[Start Passage provided]

Throughout the years, women have been seen as someone to have children, someone to cook, someone to clean, and someone who does not deserve rights. Until women like Elizabeth Cady Stanton rose up against these stereotypes, it looked as if women would always be seen as them. Elizabeth Cady Stanton was not alone in her fight to earn rights for women; Susan B. Anthony was helping her. These two women joined together to start the fight for women’s rights. Almost 100 years after they started this fight, Gloria Steinem came along and continued it with the same force. Together Elizabeth Cady Stanton, Susan B. Anthony, and Gloria Steinem would change the way that the United States viewed women.

[End Passage provided]
[Start Records]

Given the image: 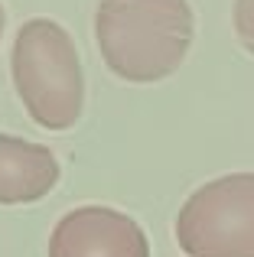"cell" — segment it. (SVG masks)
Masks as SVG:
<instances>
[{
  "instance_id": "obj_1",
  "label": "cell",
  "mask_w": 254,
  "mask_h": 257,
  "mask_svg": "<svg viewBox=\"0 0 254 257\" xmlns=\"http://www.w3.org/2000/svg\"><path fill=\"white\" fill-rule=\"evenodd\" d=\"M192 30L186 0H98V49L108 69L134 85L173 75L192 46Z\"/></svg>"
},
{
  "instance_id": "obj_2",
  "label": "cell",
  "mask_w": 254,
  "mask_h": 257,
  "mask_svg": "<svg viewBox=\"0 0 254 257\" xmlns=\"http://www.w3.org/2000/svg\"><path fill=\"white\" fill-rule=\"evenodd\" d=\"M13 85L30 111V117L46 131H69L82 117L85 78L72 36L56 20H26L13 39Z\"/></svg>"
},
{
  "instance_id": "obj_3",
  "label": "cell",
  "mask_w": 254,
  "mask_h": 257,
  "mask_svg": "<svg viewBox=\"0 0 254 257\" xmlns=\"http://www.w3.org/2000/svg\"><path fill=\"white\" fill-rule=\"evenodd\" d=\"M176 241L189 257H254V173L196 189L179 208Z\"/></svg>"
},
{
  "instance_id": "obj_4",
  "label": "cell",
  "mask_w": 254,
  "mask_h": 257,
  "mask_svg": "<svg viewBox=\"0 0 254 257\" xmlns=\"http://www.w3.org/2000/svg\"><path fill=\"white\" fill-rule=\"evenodd\" d=\"M49 257H150L144 228L108 205H82L59 218Z\"/></svg>"
},
{
  "instance_id": "obj_5",
  "label": "cell",
  "mask_w": 254,
  "mask_h": 257,
  "mask_svg": "<svg viewBox=\"0 0 254 257\" xmlns=\"http://www.w3.org/2000/svg\"><path fill=\"white\" fill-rule=\"evenodd\" d=\"M59 182V160L49 147L0 134V205H26Z\"/></svg>"
},
{
  "instance_id": "obj_6",
  "label": "cell",
  "mask_w": 254,
  "mask_h": 257,
  "mask_svg": "<svg viewBox=\"0 0 254 257\" xmlns=\"http://www.w3.org/2000/svg\"><path fill=\"white\" fill-rule=\"evenodd\" d=\"M235 33L254 56V0H235Z\"/></svg>"
},
{
  "instance_id": "obj_7",
  "label": "cell",
  "mask_w": 254,
  "mask_h": 257,
  "mask_svg": "<svg viewBox=\"0 0 254 257\" xmlns=\"http://www.w3.org/2000/svg\"><path fill=\"white\" fill-rule=\"evenodd\" d=\"M0 36H4V7H0Z\"/></svg>"
}]
</instances>
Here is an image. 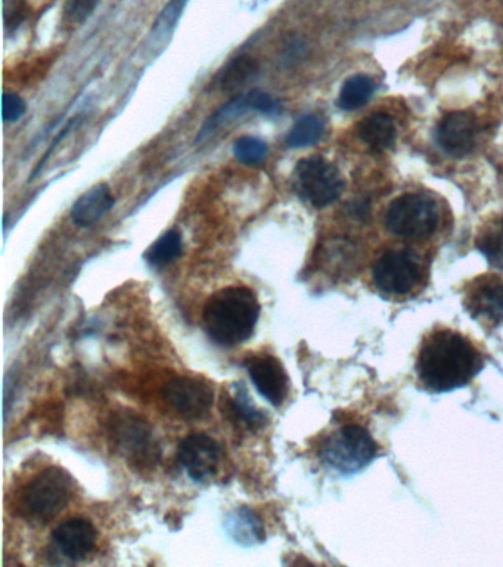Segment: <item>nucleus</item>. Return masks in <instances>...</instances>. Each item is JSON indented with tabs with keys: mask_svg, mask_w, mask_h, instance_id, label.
<instances>
[{
	"mask_svg": "<svg viewBox=\"0 0 503 567\" xmlns=\"http://www.w3.org/2000/svg\"><path fill=\"white\" fill-rule=\"evenodd\" d=\"M483 359L473 343L458 331H431L422 340L416 359V374L425 389L449 392L467 386L478 371Z\"/></svg>",
	"mask_w": 503,
	"mask_h": 567,
	"instance_id": "1",
	"label": "nucleus"
},
{
	"mask_svg": "<svg viewBox=\"0 0 503 567\" xmlns=\"http://www.w3.org/2000/svg\"><path fill=\"white\" fill-rule=\"evenodd\" d=\"M260 303L244 285L216 291L204 306L203 322L208 337L217 345L234 347L247 342L256 330Z\"/></svg>",
	"mask_w": 503,
	"mask_h": 567,
	"instance_id": "2",
	"label": "nucleus"
},
{
	"mask_svg": "<svg viewBox=\"0 0 503 567\" xmlns=\"http://www.w3.org/2000/svg\"><path fill=\"white\" fill-rule=\"evenodd\" d=\"M74 480L61 467H49L33 477L18 498V511L30 522H49L70 504Z\"/></svg>",
	"mask_w": 503,
	"mask_h": 567,
	"instance_id": "3",
	"label": "nucleus"
},
{
	"mask_svg": "<svg viewBox=\"0 0 503 567\" xmlns=\"http://www.w3.org/2000/svg\"><path fill=\"white\" fill-rule=\"evenodd\" d=\"M110 439L127 463L139 469H151L160 460V446L151 424L135 412L120 411L111 417Z\"/></svg>",
	"mask_w": 503,
	"mask_h": 567,
	"instance_id": "4",
	"label": "nucleus"
},
{
	"mask_svg": "<svg viewBox=\"0 0 503 567\" xmlns=\"http://www.w3.org/2000/svg\"><path fill=\"white\" fill-rule=\"evenodd\" d=\"M378 454L377 442L365 427L347 424L326 438L321 458L335 472L356 473L365 469Z\"/></svg>",
	"mask_w": 503,
	"mask_h": 567,
	"instance_id": "5",
	"label": "nucleus"
},
{
	"mask_svg": "<svg viewBox=\"0 0 503 567\" xmlns=\"http://www.w3.org/2000/svg\"><path fill=\"white\" fill-rule=\"evenodd\" d=\"M294 189L301 200L316 209H324L343 194V176L337 166L324 157L301 158L294 169Z\"/></svg>",
	"mask_w": 503,
	"mask_h": 567,
	"instance_id": "6",
	"label": "nucleus"
},
{
	"mask_svg": "<svg viewBox=\"0 0 503 567\" xmlns=\"http://www.w3.org/2000/svg\"><path fill=\"white\" fill-rule=\"evenodd\" d=\"M436 203L418 194H406L388 207L385 226L391 234L406 240H425L439 228Z\"/></svg>",
	"mask_w": 503,
	"mask_h": 567,
	"instance_id": "7",
	"label": "nucleus"
},
{
	"mask_svg": "<svg viewBox=\"0 0 503 567\" xmlns=\"http://www.w3.org/2000/svg\"><path fill=\"white\" fill-rule=\"evenodd\" d=\"M375 287L385 296H408L421 281V262L411 250H390L372 269Z\"/></svg>",
	"mask_w": 503,
	"mask_h": 567,
	"instance_id": "8",
	"label": "nucleus"
},
{
	"mask_svg": "<svg viewBox=\"0 0 503 567\" xmlns=\"http://www.w3.org/2000/svg\"><path fill=\"white\" fill-rule=\"evenodd\" d=\"M163 401L185 420H203L214 404V390L204 378L175 377L161 390Z\"/></svg>",
	"mask_w": 503,
	"mask_h": 567,
	"instance_id": "9",
	"label": "nucleus"
},
{
	"mask_svg": "<svg viewBox=\"0 0 503 567\" xmlns=\"http://www.w3.org/2000/svg\"><path fill=\"white\" fill-rule=\"evenodd\" d=\"M222 448L206 433H194L180 442L178 460L194 482L204 483L216 476Z\"/></svg>",
	"mask_w": 503,
	"mask_h": 567,
	"instance_id": "10",
	"label": "nucleus"
},
{
	"mask_svg": "<svg viewBox=\"0 0 503 567\" xmlns=\"http://www.w3.org/2000/svg\"><path fill=\"white\" fill-rule=\"evenodd\" d=\"M52 541L58 553L71 563L85 562L98 541V529L85 517L64 520L52 532Z\"/></svg>",
	"mask_w": 503,
	"mask_h": 567,
	"instance_id": "11",
	"label": "nucleus"
},
{
	"mask_svg": "<svg viewBox=\"0 0 503 567\" xmlns=\"http://www.w3.org/2000/svg\"><path fill=\"white\" fill-rule=\"evenodd\" d=\"M245 368L257 392L273 407H281L288 395V376L282 362L272 355H257L245 361Z\"/></svg>",
	"mask_w": 503,
	"mask_h": 567,
	"instance_id": "12",
	"label": "nucleus"
},
{
	"mask_svg": "<svg viewBox=\"0 0 503 567\" xmlns=\"http://www.w3.org/2000/svg\"><path fill=\"white\" fill-rule=\"evenodd\" d=\"M467 311L477 321L489 327L503 324V281L498 277H483L471 285L465 297Z\"/></svg>",
	"mask_w": 503,
	"mask_h": 567,
	"instance_id": "13",
	"label": "nucleus"
},
{
	"mask_svg": "<svg viewBox=\"0 0 503 567\" xmlns=\"http://www.w3.org/2000/svg\"><path fill=\"white\" fill-rule=\"evenodd\" d=\"M279 110H281V104H279L278 99L273 98V96L267 94V92L260 91V89H253V91L248 92V94L235 96L228 104L222 105V108L217 110L216 113L207 120L203 129H201L200 138H204V136L219 130L220 127L234 122V120L237 119V117H241L242 114L251 113V111L263 114H275L276 111Z\"/></svg>",
	"mask_w": 503,
	"mask_h": 567,
	"instance_id": "14",
	"label": "nucleus"
},
{
	"mask_svg": "<svg viewBox=\"0 0 503 567\" xmlns=\"http://www.w3.org/2000/svg\"><path fill=\"white\" fill-rule=\"evenodd\" d=\"M477 123L470 113L453 111L443 117L437 127V142L450 156H467L473 151Z\"/></svg>",
	"mask_w": 503,
	"mask_h": 567,
	"instance_id": "15",
	"label": "nucleus"
},
{
	"mask_svg": "<svg viewBox=\"0 0 503 567\" xmlns=\"http://www.w3.org/2000/svg\"><path fill=\"white\" fill-rule=\"evenodd\" d=\"M114 204H116V198L113 192L107 184L101 182L77 198L71 209V219L77 226L89 228L108 215L113 210Z\"/></svg>",
	"mask_w": 503,
	"mask_h": 567,
	"instance_id": "16",
	"label": "nucleus"
},
{
	"mask_svg": "<svg viewBox=\"0 0 503 567\" xmlns=\"http://www.w3.org/2000/svg\"><path fill=\"white\" fill-rule=\"evenodd\" d=\"M225 529L232 541L242 547L262 544L266 539L265 525L256 511L250 507H239L226 516Z\"/></svg>",
	"mask_w": 503,
	"mask_h": 567,
	"instance_id": "17",
	"label": "nucleus"
},
{
	"mask_svg": "<svg viewBox=\"0 0 503 567\" xmlns=\"http://www.w3.org/2000/svg\"><path fill=\"white\" fill-rule=\"evenodd\" d=\"M188 2L189 0H169V3L164 6L163 11L160 12L157 20L154 21V26H152L151 32L148 34L147 45L148 51L151 54H160L164 46H167L169 40L172 39Z\"/></svg>",
	"mask_w": 503,
	"mask_h": 567,
	"instance_id": "18",
	"label": "nucleus"
},
{
	"mask_svg": "<svg viewBox=\"0 0 503 567\" xmlns=\"http://www.w3.org/2000/svg\"><path fill=\"white\" fill-rule=\"evenodd\" d=\"M359 136L372 151L384 153L396 142V125L388 114L374 113L360 123Z\"/></svg>",
	"mask_w": 503,
	"mask_h": 567,
	"instance_id": "19",
	"label": "nucleus"
},
{
	"mask_svg": "<svg viewBox=\"0 0 503 567\" xmlns=\"http://www.w3.org/2000/svg\"><path fill=\"white\" fill-rule=\"evenodd\" d=\"M259 71V64L254 58L238 57L229 61L214 79V88L222 92H234L244 88Z\"/></svg>",
	"mask_w": 503,
	"mask_h": 567,
	"instance_id": "20",
	"label": "nucleus"
},
{
	"mask_svg": "<svg viewBox=\"0 0 503 567\" xmlns=\"http://www.w3.org/2000/svg\"><path fill=\"white\" fill-rule=\"evenodd\" d=\"M375 92V82L365 74H357L346 80L338 96V107L344 111H355L368 104Z\"/></svg>",
	"mask_w": 503,
	"mask_h": 567,
	"instance_id": "21",
	"label": "nucleus"
},
{
	"mask_svg": "<svg viewBox=\"0 0 503 567\" xmlns=\"http://www.w3.org/2000/svg\"><path fill=\"white\" fill-rule=\"evenodd\" d=\"M182 252V234L178 229H170L149 247L145 259L148 260L149 265L161 268L179 259Z\"/></svg>",
	"mask_w": 503,
	"mask_h": 567,
	"instance_id": "22",
	"label": "nucleus"
},
{
	"mask_svg": "<svg viewBox=\"0 0 503 567\" xmlns=\"http://www.w3.org/2000/svg\"><path fill=\"white\" fill-rule=\"evenodd\" d=\"M229 407H231L232 415L244 423L248 429H260L266 424L265 412L257 410L253 399L250 398L242 383L235 384L234 396L229 399Z\"/></svg>",
	"mask_w": 503,
	"mask_h": 567,
	"instance_id": "23",
	"label": "nucleus"
},
{
	"mask_svg": "<svg viewBox=\"0 0 503 567\" xmlns=\"http://www.w3.org/2000/svg\"><path fill=\"white\" fill-rule=\"evenodd\" d=\"M325 133V123L316 114H307L293 126L287 136L288 147L306 148L318 144Z\"/></svg>",
	"mask_w": 503,
	"mask_h": 567,
	"instance_id": "24",
	"label": "nucleus"
},
{
	"mask_svg": "<svg viewBox=\"0 0 503 567\" xmlns=\"http://www.w3.org/2000/svg\"><path fill=\"white\" fill-rule=\"evenodd\" d=\"M232 153L245 166H256L265 161L269 147L263 139L256 136H241L234 142Z\"/></svg>",
	"mask_w": 503,
	"mask_h": 567,
	"instance_id": "25",
	"label": "nucleus"
},
{
	"mask_svg": "<svg viewBox=\"0 0 503 567\" xmlns=\"http://www.w3.org/2000/svg\"><path fill=\"white\" fill-rule=\"evenodd\" d=\"M477 247L487 257L490 265L503 271V221L499 228L484 232L478 238Z\"/></svg>",
	"mask_w": 503,
	"mask_h": 567,
	"instance_id": "26",
	"label": "nucleus"
},
{
	"mask_svg": "<svg viewBox=\"0 0 503 567\" xmlns=\"http://www.w3.org/2000/svg\"><path fill=\"white\" fill-rule=\"evenodd\" d=\"M98 0H67L64 5V21L68 26H80L92 14Z\"/></svg>",
	"mask_w": 503,
	"mask_h": 567,
	"instance_id": "27",
	"label": "nucleus"
},
{
	"mask_svg": "<svg viewBox=\"0 0 503 567\" xmlns=\"http://www.w3.org/2000/svg\"><path fill=\"white\" fill-rule=\"evenodd\" d=\"M26 102L20 95L5 92L2 96V117L5 123H15L26 114Z\"/></svg>",
	"mask_w": 503,
	"mask_h": 567,
	"instance_id": "28",
	"label": "nucleus"
}]
</instances>
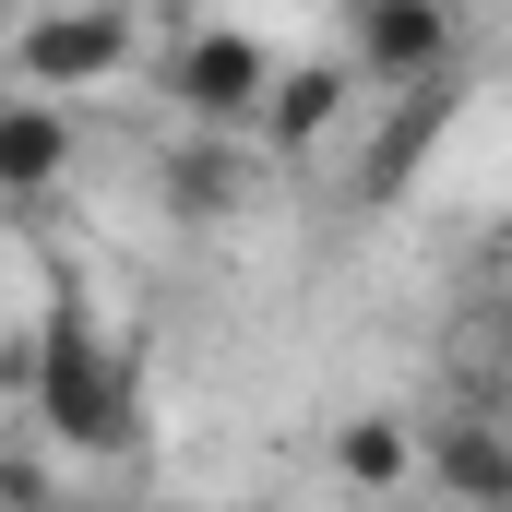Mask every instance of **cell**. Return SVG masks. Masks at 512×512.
<instances>
[{
    "label": "cell",
    "instance_id": "cell-1",
    "mask_svg": "<svg viewBox=\"0 0 512 512\" xmlns=\"http://www.w3.org/2000/svg\"><path fill=\"white\" fill-rule=\"evenodd\" d=\"M24 382H36V429H48L60 453H84V465H120L131 441H143V393H131V358L108 346V334H96L84 286H60V298H48Z\"/></svg>",
    "mask_w": 512,
    "mask_h": 512
},
{
    "label": "cell",
    "instance_id": "cell-2",
    "mask_svg": "<svg viewBox=\"0 0 512 512\" xmlns=\"http://www.w3.org/2000/svg\"><path fill=\"white\" fill-rule=\"evenodd\" d=\"M346 72H370L393 96L453 72V12L441 0H346Z\"/></svg>",
    "mask_w": 512,
    "mask_h": 512
},
{
    "label": "cell",
    "instance_id": "cell-3",
    "mask_svg": "<svg viewBox=\"0 0 512 512\" xmlns=\"http://www.w3.org/2000/svg\"><path fill=\"white\" fill-rule=\"evenodd\" d=\"M12 60H24L36 96H84V84H108V72L131 60V12H120V0H60V12L24 24Z\"/></svg>",
    "mask_w": 512,
    "mask_h": 512
},
{
    "label": "cell",
    "instance_id": "cell-4",
    "mask_svg": "<svg viewBox=\"0 0 512 512\" xmlns=\"http://www.w3.org/2000/svg\"><path fill=\"white\" fill-rule=\"evenodd\" d=\"M167 96H179V120L191 131H239V120H262V96H274V60H262L251 36H191L179 60H167Z\"/></svg>",
    "mask_w": 512,
    "mask_h": 512
},
{
    "label": "cell",
    "instance_id": "cell-5",
    "mask_svg": "<svg viewBox=\"0 0 512 512\" xmlns=\"http://www.w3.org/2000/svg\"><path fill=\"white\" fill-rule=\"evenodd\" d=\"M429 477H441L465 512H512V417H501V405H465V417H441V441H429Z\"/></svg>",
    "mask_w": 512,
    "mask_h": 512
},
{
    "label": "cell",
    "instance_id": "cell-6",
    "mask_svg": "<svg viewBox=\"0 0 512 512\" xmlns=\"http://www.w3.org/2000/svg\"><path fill=\"white\" fill-rule=\"evenodd\" d=\"M441 120H453V72H441V84H417V96H393V120H382V143H370V167H358V191H370V203H393V191L429 167Z\"/></svg>",
    "mask_w": 512,
    "mask_h": 512
},
{
    "label": "cell",
    "instance_id": "cell-7",
    "mask_svg": "<svg viewBox=\"0 0 512 512\" xmlns=\"http://www.w3.org/2000/svg\"><path fill=\"white\" fill-rule=\"evenodd\" d=\"M60 167H72V120H60L48 96H12V108H0V203H36Z\"/></svg>",
    "mask_w": 512,
    "mask_h": 512
},
{
    "label": "cell",
    "instance_id": "cell-8",
    "mask_svg": "<svg viewBox=\"0 0 512 512\" xmlns=\"http://www.w3.org/2000/svg\"><path fill=\"white\" fill-rule=\"evenodd\" d=\"M346 108V72L334 60H310V72H274V96H262V131H274V155H310L322 131Z\"/></svg>",
    "mask_w": 512,
    "mask_h": 512
},
{
    "label": "cell",
    "instance_id": "cell-9",
    "mask_svg": "<svg viewBox=\"0 0 512 512\" xmlns=\"http://www.w3.org/2000/svg\"><path fill=\"white\" fill-rule=\"evenodd\" d=\"M239 191H251V167L227 155V131H203V143H179V155H167V203H179L191 227H215Z\"/></svg>",
    "mask_w": 512,
    "mask_h": 512
},
{
    "label": "cell",
    "instance_id": "cell-10",
    "mask_svg": "<svg viewBox=\"0 0 512 512\" xmlns=\"http://www.w3.org/2000/svg\"><path fill=\"white\" fill-rule=\"evenodd\" d=\"M405 465H417V441H405L393 417H358V429L334 441V477H346V489H405Z\"/></svg>",
    "mask_w": 512,
    "mask_h": 512
},
{
    "label": "cell",
    "instance_id": "cell-11",
    "mask_svg": "<svg viewBox=\"0 0 512 512\" xmlns=\"http://www.w3.org/2000/svg\"><path fill=\"white\" fill-rule=\"evenodd\" d=\"M501 405H512V322H501Z\"/></svg>",
    "mask_w": 512,
    "mask_h": 512
}]
</instances>
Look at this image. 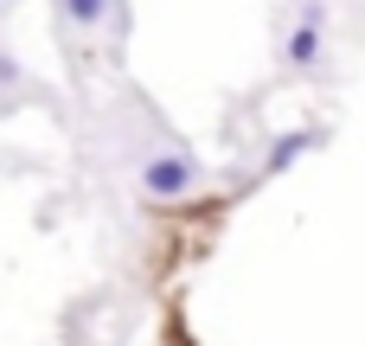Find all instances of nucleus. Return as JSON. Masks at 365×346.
<instances>
[{"instance_id":"nucleus-4","label":"nucleus","mask_w":365,"mask_h":346,"mask_svg":"<svg viewBox=\"0 0 365 346\" xmlns=\"http://www.w3.org/2000/svg\"><path fill=\"white\" fill-rule=\"evenodd\" d=\"M314 141H321V135H282V141H276V154H269V173H282V167H289L295 154H308Z\"/></svg>"},{"instance_id":"nucleus-1","label":"nucleus","mask_w":365,"mask_h":346,"mask_svg":"<svg viewBox=\"0 0 365 346\" xmlns=\"http://www.w3.org/2000/svg\"><path fill=\"white\" fill-rule=\"evenodd\" d=\"M199 154H180V148H167V154H148L141 161V193L148 199H186L192 186H199Z\"/></svg>"},{"instance_id":"nucleus-2","label":"nucleus","mask_w":365,"mask_h":346,"mask_svg":"<svg viewBox=\"0 0 365 346\" xmlns=\"http://www.w3.org/2000/svg\"><path fill=\"white\" fill-rule=\"evenodd\" d=\"M282 64L289 71H314L321 64V26L314 19H295V32L282 39Z\"/></svg>"},{"instance_id":"nucleus-3","label":"nucleus","mask_w":365,"mask_h":346,"mask_svg":"<svg viewBox=\"0 0 365 346\" xmlns=\"http://www.w3.org/2000/svg\"><path fill=\"white\" fill-rule=\"evenodd\" d=\"M58 13H64V26H77V32H96L115 6L109 0H58Z\"/></svg>"},{"instance_id":"nucleus-5","label":"nucleus","mask_w":365,"mask_h":346,"mask_svg":"<svg viewBox=\"0 0 365 346\" xmlns=\"http://www.w3.org/2000/svg\"><path fill=\"white\" fill-rule=\"evenodd\" d=\"M13 77H19V64H13V58H0V83H13Z\"/></svg>"}]
</instances>
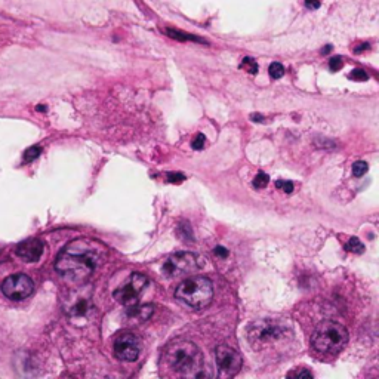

[End Records]

## Goal A:
Swap "fight" for "struggle" in the part of the passage on women's rights that opens with the words containing "Throughout the years, women" and closes with "States viewed women.", and write that part out.
## Goal B:
Summarize the passage on women's rights in two sentences.

## Exercise output A:
Throughout the years, women have been seen as someone to have children, someone to cook, someone to clean, and someone who does not deserve rights. Until women like Elizabeth Cady Stanton rose up against these stereotypes, it looked as if women would always be seen as them. Elizabeth Cady Stanton was not alone in her struggle to earn rights for women; Susan B. Anthony was helping her. These two women joined together to start the struggle for women’s rights. Almost 100 years after they started this struggle, Gloria Steinem came along and continued it with the same force. Together Elizabeth Cady Stanton, Susan B. Anthony, and Gloria Steinem would change the way that the United States viewed women.

## Exercise output B:
Women were long seen only as people who have children, cook, and clean and who do not deserve rights, until Elizabeth Cady Stanton, helped by Susan B. Anthony, started the fight for women's rights. Almost 100 years later, Gloria Steinem continued that fight with the same force, and together the three would change the way the United States viewed women.